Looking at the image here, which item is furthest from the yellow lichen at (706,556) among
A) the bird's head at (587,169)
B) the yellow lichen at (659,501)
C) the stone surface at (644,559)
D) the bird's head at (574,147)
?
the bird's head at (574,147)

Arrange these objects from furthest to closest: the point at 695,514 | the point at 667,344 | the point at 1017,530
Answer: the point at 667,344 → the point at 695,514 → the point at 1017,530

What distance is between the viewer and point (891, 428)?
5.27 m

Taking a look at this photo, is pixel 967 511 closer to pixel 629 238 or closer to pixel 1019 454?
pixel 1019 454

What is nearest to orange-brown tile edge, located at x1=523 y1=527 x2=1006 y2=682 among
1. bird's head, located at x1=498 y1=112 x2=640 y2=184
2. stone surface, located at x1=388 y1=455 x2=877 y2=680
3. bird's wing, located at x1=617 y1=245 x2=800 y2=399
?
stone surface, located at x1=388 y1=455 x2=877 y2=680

......

Work to do: Write out every record shown above, word for word.

Reply to the exercise:
Looking at the image here, which item is furthest from the yellow lichen at (706,556) among
A) the bird's head at (587,169)
B) the yellow lichen at (659,501)
C) the stone surface at (644,559)
D) the bird's head at (574,147)
?
the bird's head at (574,147)

Arrange these objects from furthest to closest: the point at 695,514 | the point at 667,344 | the point at 1017,530
Answer: the point at 667,344 → the point at 695,514 → the point at 1017,530

What distance is between the viewer and point (891, 428)?
5.27 m

Taking a look at this photo, is pixel 967 511 closer to pixel 629 238 or closer to pixel 1019 454?
pixel 1019 454

What is nearest to orange-brown tile edge, located at x1=523 y1=527 x2=1006 y2=682 among
1. bird's head, located at x1=498 y1=112 x2=640 y2=184
2. stone surface, located at x1=388 y1=455 x2=877 y2=680
3. bird's wing, located at x1=617 y1=245 x2=800 y2=399
?
stone surface, located at x1=388 y1=455 x2=877 y2=680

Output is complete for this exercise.